[YOUR INSTRUCTIONS]: Where "burst" appears in a line of the entries below, that line should be copied.
== MATERIALS PROVIDED ==
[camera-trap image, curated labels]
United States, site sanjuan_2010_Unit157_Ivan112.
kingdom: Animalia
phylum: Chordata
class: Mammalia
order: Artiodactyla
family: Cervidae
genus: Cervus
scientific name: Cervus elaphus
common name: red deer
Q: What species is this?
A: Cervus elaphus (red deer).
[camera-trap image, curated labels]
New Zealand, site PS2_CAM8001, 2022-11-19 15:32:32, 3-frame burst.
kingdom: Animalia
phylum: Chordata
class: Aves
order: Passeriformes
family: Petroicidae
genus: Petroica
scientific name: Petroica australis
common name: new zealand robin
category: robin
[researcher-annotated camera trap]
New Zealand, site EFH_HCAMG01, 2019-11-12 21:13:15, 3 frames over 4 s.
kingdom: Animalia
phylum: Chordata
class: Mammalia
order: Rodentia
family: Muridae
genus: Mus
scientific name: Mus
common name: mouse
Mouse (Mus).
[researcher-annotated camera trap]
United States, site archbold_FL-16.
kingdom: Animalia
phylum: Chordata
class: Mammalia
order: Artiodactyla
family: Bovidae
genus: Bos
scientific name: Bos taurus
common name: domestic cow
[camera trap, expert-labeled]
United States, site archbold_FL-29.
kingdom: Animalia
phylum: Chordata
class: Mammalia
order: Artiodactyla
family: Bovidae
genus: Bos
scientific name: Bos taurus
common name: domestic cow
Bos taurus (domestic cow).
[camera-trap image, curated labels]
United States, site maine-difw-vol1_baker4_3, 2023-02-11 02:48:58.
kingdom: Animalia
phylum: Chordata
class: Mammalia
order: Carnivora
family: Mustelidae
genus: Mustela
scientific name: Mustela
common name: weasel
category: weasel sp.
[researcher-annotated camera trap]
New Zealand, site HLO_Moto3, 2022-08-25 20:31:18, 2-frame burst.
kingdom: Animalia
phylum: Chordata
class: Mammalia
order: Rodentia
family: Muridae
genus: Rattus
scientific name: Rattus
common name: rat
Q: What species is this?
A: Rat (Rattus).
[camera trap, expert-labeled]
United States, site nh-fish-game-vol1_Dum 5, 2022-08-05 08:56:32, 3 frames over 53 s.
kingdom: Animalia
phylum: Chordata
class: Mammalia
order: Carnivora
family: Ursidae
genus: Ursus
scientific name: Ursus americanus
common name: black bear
===
[TASK RESULT]:
New Zealand, site PS2_CAM8001, 2022-11-19 15:32:32, 3-frame burst.
New Zealand, site HLO_Moto3, 2022-08-25 20:31:18, 2-frame burst.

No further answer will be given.